Direct Serendipity and Mixed Finite Elements on Convex Polygons

TL;DR

This paper introduces new direct serendipity and mixed finite element families on convex polygons that are conforming, optimal in accuracy, and have minimal degrees of freedom, with proven convergence and demonstrated numerical performance.

Contribution

It develops the first direct finite element families on convex polygons that are conforming, optimal, and minimal in degrees of freedom, without reference mappings.

Findings

Finite elements are optimal in accuracy for any order.

Numerical experiments confirm the theoretical convergence.

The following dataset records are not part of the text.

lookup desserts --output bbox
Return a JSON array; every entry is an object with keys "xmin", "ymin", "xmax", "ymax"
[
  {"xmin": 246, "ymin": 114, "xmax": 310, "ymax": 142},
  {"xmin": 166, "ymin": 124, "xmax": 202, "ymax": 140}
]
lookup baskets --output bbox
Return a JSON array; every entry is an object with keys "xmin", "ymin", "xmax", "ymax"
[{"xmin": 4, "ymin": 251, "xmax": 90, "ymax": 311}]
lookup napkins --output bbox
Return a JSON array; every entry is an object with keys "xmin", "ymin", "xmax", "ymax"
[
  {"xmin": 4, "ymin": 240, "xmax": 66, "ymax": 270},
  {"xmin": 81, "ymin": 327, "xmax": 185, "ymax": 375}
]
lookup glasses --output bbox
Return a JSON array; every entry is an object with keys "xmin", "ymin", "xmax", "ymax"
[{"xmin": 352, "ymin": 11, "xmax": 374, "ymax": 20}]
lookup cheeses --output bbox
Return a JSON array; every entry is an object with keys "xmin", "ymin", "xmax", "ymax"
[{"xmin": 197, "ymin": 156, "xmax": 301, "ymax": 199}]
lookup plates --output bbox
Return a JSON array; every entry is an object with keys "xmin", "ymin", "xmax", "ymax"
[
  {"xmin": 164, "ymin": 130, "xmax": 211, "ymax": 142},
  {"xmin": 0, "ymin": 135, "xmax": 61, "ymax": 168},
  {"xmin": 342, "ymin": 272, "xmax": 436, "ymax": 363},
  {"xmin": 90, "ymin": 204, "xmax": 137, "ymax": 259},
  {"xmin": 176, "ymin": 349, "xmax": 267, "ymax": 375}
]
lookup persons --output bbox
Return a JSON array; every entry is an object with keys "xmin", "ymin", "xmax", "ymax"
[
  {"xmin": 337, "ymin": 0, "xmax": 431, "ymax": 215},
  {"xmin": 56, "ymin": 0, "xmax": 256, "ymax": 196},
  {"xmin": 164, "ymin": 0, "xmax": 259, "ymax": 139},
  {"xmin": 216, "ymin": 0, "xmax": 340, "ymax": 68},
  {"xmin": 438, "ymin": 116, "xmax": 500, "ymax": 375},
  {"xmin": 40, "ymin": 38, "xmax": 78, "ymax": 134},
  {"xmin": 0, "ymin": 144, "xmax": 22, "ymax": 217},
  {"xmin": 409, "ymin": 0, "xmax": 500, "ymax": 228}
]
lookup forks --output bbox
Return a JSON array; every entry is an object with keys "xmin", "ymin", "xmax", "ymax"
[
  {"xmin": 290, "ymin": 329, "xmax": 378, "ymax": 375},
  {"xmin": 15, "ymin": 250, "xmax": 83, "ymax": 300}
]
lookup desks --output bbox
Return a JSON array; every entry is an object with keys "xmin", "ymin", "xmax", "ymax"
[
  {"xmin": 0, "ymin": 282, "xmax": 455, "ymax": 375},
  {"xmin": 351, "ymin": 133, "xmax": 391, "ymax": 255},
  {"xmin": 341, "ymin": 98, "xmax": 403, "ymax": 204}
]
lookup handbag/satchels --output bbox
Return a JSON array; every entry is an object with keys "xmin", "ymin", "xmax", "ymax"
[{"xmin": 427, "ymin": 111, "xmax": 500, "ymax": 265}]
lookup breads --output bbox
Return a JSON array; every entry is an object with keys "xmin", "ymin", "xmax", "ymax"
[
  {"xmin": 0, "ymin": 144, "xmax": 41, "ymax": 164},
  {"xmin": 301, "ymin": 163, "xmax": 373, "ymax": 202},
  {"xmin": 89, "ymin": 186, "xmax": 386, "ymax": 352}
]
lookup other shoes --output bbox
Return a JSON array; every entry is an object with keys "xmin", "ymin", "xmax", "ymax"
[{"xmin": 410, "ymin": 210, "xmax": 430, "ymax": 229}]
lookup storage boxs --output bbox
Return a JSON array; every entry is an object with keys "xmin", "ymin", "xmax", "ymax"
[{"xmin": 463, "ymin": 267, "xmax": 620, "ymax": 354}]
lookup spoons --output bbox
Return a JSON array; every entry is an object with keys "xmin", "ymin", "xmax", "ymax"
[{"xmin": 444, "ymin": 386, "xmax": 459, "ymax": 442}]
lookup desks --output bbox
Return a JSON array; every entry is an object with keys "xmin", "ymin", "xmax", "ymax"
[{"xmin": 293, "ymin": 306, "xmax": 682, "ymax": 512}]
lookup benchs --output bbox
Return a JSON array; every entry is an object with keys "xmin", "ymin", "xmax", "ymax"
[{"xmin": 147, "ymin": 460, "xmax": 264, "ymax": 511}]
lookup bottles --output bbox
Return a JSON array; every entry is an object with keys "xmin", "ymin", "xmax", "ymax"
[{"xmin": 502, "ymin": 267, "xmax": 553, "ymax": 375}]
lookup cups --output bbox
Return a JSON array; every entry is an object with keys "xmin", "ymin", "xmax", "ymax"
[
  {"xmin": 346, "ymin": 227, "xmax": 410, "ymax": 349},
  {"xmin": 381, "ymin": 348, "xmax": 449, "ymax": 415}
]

Elements have minimal degrees of freedom for given constraints.

Abstract

We construct new families of direct serendipity and direct mixed finite elements on general planer convex polygons that are $H^1$ and $H(div)$ conforming, respectively, and possess optimal order of accuracy for any order. They have a minimal number of degrees of freedom subject to the conformity and accuracy constraints. The name arises because the shape functions are defined directly on the physical elements, i.e., without using a mapping from a reference element. The finite element shape functions are defined to be the full spaces of scalar or vector polynomials plus a space of supplemental functions. The direct serendipity elements are the precursors of the direct mixed elements in a de Rham complex. The convergence properties of the finite elements are shown under a regularity assumption on the shapes of the polygons in the mesh, as well as some mild restrictions on the choices one can make in the construction of the supplemental functions. Numerical experiments on various meshes exhibit the performance of these new families of finite elements.